▶ _Data shown_

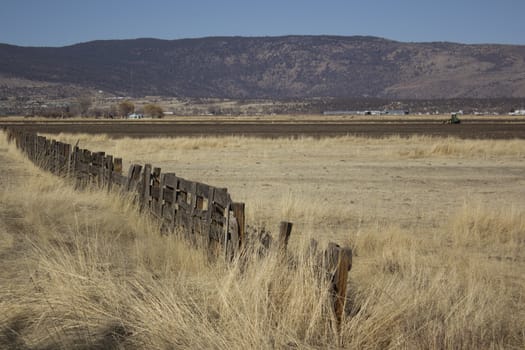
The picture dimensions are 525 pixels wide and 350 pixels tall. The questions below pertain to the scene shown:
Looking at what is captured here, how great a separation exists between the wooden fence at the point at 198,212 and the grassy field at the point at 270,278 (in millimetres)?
207

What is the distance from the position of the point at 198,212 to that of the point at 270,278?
3.41 metres

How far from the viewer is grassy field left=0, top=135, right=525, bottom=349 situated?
638 cm

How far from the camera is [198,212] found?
10.2 metres

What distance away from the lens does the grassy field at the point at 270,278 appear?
251 inches

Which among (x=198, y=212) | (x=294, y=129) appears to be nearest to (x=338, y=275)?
(x=198, y=212)

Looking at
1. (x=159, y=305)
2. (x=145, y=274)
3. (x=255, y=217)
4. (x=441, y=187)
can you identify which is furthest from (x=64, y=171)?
(x=159, y=305)

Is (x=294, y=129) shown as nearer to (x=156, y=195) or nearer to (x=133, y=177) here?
(x=133, y=177)

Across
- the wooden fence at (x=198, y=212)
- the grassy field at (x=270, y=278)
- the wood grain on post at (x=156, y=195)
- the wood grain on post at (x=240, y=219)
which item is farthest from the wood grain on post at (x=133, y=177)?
the wood grain on post at (x=240, y=219)

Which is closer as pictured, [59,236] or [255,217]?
[59,236]

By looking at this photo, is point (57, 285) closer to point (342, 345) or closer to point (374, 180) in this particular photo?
point (342, 345)

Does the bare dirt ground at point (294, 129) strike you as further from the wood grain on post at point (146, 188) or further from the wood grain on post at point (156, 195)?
the wood grain on post at point (156, 195)

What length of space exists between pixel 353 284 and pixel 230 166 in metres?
19.3

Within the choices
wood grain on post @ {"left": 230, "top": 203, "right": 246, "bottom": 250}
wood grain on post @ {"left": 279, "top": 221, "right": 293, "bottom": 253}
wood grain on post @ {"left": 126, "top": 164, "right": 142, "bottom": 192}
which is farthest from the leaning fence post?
wood grain on post @ {"left": 126, "top": 164, "right": 142, "bottom": 192}

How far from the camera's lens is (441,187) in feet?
68.1
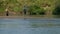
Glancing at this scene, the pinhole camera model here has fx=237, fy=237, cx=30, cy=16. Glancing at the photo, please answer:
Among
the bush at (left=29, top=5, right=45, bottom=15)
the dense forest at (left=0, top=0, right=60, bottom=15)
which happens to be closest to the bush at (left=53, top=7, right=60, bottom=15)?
the dense forest at (left=0, top=0, right=60, bottom=15)

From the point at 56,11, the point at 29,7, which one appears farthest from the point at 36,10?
the point at 56,11

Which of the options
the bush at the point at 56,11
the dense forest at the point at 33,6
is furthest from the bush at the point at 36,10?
the bush at the point at 56,11

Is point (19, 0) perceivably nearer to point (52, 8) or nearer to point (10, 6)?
point (10, 6)

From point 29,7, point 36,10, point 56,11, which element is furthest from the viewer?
point 29,7

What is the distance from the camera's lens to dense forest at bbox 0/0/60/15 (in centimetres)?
2117

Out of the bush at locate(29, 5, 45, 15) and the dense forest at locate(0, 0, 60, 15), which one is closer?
the bush at locate(29, 5, 45, 15)

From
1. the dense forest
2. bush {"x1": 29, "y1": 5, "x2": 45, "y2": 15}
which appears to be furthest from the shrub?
bush {"x1": 29, "y1": 5, "x2": 45, "y2": 15}

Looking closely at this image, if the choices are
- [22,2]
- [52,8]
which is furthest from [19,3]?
[52,8]

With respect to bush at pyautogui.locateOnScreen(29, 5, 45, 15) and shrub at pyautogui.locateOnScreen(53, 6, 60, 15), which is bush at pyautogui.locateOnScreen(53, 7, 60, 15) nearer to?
shrub at pyautogui.locateOnScreen(53, 6, 60, 15)

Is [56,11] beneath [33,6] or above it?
beneath

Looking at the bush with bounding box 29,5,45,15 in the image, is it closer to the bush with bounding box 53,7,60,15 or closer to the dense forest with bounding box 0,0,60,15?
the dense forest with bounding box 0,0,60,15

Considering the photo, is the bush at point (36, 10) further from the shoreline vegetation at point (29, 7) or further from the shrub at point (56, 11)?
the shrub at point (56, 11)

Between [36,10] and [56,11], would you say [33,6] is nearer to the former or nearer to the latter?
[36,10]

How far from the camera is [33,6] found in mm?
21781
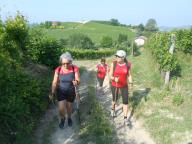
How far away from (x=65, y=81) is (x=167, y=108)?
4.02 meters

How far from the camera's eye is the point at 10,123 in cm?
Answer: 877

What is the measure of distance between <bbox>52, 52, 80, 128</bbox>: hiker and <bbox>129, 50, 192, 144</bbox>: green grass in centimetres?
250

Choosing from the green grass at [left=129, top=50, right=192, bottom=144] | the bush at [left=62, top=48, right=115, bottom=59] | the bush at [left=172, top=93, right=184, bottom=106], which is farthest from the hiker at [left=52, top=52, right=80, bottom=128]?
the bush at [left=62, top=48, right=115, bottom=59]

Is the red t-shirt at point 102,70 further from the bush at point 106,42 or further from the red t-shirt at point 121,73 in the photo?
the bush at point 106,42

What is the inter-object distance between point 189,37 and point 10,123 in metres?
12.1

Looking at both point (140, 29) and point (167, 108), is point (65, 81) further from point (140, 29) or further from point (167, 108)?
point (140, 29)

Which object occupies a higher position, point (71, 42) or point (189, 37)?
point (189, 37)

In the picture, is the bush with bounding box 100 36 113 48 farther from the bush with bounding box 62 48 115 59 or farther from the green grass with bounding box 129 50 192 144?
the green grass with bounding box 129 50 192 144

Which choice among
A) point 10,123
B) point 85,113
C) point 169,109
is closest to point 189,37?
point 169,109

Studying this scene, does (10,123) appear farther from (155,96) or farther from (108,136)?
(155,96)

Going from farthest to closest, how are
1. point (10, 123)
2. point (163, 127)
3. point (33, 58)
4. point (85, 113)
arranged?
point (33, 58) < point (85, 113) < point (163, 127) < point (10, 123)

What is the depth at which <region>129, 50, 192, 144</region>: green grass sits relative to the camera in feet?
32.7

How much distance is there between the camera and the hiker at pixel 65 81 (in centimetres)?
948

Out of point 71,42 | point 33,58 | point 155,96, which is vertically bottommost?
point 71,42
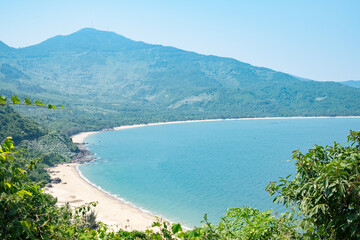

▶ _Aim of the task_
List each line of the material that contains the string "grain". Matching is case-sensitive.

▶ _Result of the exercise_
- the wood grain on post at (x=156, y=195)
- the wood grain on post at (x=240, y=219)
which item is farthest from the wood grain on post at (x=133, y=177)?
the wood grain on post at (x=240, y=219)
Does the bare dirt ground at point (294, 129) strike you as further from the wood grain on post at point (146, 188) or further from the wood grain on post at point (156, 195)?
the wood grain on post at point (156, 195)
wood grain on post @ {"left": 230, "top": 203, "right": 246, "bottom": 250}
wood grain on post @ {"left": 279, "top": 221, "right": 293, "bottom": 253}
wood grain on post @ {"left": 126, "top": 164, "right": 142, "bottom": 192}
wood grain on post @ {"left": 126, "top": 164, "right": 142, "bottom": 192}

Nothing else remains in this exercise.